Du rhinocéros qui n'en avait que faire

Dédain artistique ou naturalisme de la nonchalance ? Ici, un rhinocéros désertant la "scène du Puits" de Lascaux et
celui de Jacquemart avant 1935, faisant dos à la tour Effeil et languissant, le regard vers le parvis du musée d'Orsay.

Le rhinocéros de prairie (Stephanorhinus hemitoechus) est un figurant discret de la grotte de Lascaux, égérie d'une seule et unique représentation dans l'ensemble de l'art rupestre, celle de la mise-en-scène narrative dite "du Puits" où se confronte un bison colérique, déversant à l'air ses boyaux éventrés par une sagaie, tête basse dans un mouvement de charge, et un homme face à lui déjà terrassé, chutant en arrière dans une dynamique laissant présager de son sort. Peint au fond d'un puits de plus de 5 m de profondeur, endroit le plus secret de la grotte dans lequel on ne peut descendre naturellement, le drame dépeint dans ce tableau aurait presque retenu toute l'attention par sa tonalité dramatique si l'on pouvait faire abstraction de l'intrus comique situé en marge, dont la délinéation plus grasse montre qu'il a été esquissé par un artiste différent ou sur un autre moment... Le "témoin du crime", positionné de l'autre côté de ce qui pourrait être un propulseur (l'hypothétique arme de tir de notre victime, surmonté d'un motif d'oiseau) arbore des allures de phacochère ; on l'aperçoit en retrait s'éloigner du lieu de l'attaque, occupé à déféquer en toute indifférence. C'est un "deux-cornes" dirait le fils de Craô : les ornements pointant sur son museau étroit sont notablement plus développés que ceux du membre le plus proche qu'on lui connaisse encore, le vivant rhinocéros de l'île de Sumatra (tous deux anciennement rattachés au même nom générique Dicerorhinus). Comme chez ce dernier, le rhinocéros de la figure pariétale de Lascaux affiche une fourrure inégale, davantage apparente sur le ventre et le long de l'échine (des touffes de jarre locales rendant manifestement le dos sombre).

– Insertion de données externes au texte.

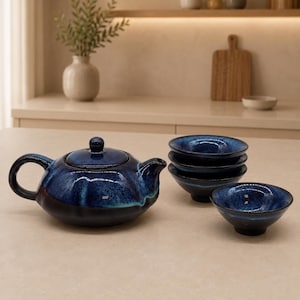 Op de afbeelding: Een keramische theeset bestaande uit een ronde theepot met deksel en vier bijpassende kleine kommen. De onderdelen hebben een diepblauw glazuur met lichtere blauwe en zwarte gespikkelde accenten, met een gladde en glanzende afwerking aan de buitenkant.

La toison brune rougeâtre des jeunes rhinocéros
de Sumatra noircit et régresse avec l'âge, tandis
que la crinière dorsale du "Rhinocéros du Puits"
était celle d'un adulte, à en juger par ses cornes.
Les restes fossiles corroborent l'aspect général du dessin du Puits et indiquent qu'on avait à faire à une bête de taille moyenne à grande mesurant de 3 à 3,50 mètres de long en moyenne pour un poids maximal d'une tonne et demie, soit la corpulence d’un rhinocéros noir d’Afrique actuel, avec selon les aires géographiques des représentants parfois plutôt petits, comme dans la péninsule ibérique. Il vivait entre 600 000 et 10 000 ans avant notre ère dans un environnement privilégiant les prairies parsemés de bosquets d’arbres où l'eau était abondante. Sa tête inclinée vers le sol dénote une tendance accentuée à consommer la végétation basse mais son régime alimentaire était plus diversifié que celui de ses deux contemporains, l'immense rhinocéros de Merck dont il partageait le milieu de vie entre steppes et prairies-parcs, essentiellement folivore, et le rhinocéros laineux, habitant non exclusif des steppes et toundras, surtout herbivore. Adapté à des climats plutôt variables, il montrait une résistance relative au froid. L'espèce a été retrouvée en Allemagne, Grande-Bretagne, Italie, France, Espagne ainsi qu'en quelques points du reste du bassin méditerranéen, en Grèce, en Syrie et au Maroc notamment. Elle s'est étendue vers l'ouest et le nord de l'Europe au cours des temps et fut contraint à migrer de plus en plus au sud durant les périodes de refroidissement il y a 30 000 ans, pour s'y éteindre finalement à l'avancée d'un climat rude, au plus fort de l'époque glaciaire.

  • Synonymes : Stéphanorhine à museau étroit, Rhinocéros de prairie, Rhinocéros des steppes, Stephanorhinus hemitoechus [le "nez stéphanois demi-cloisonné"], anc. Dicerorhinus hemitoechus [le "deux cornes au nez demi-cloisonné"].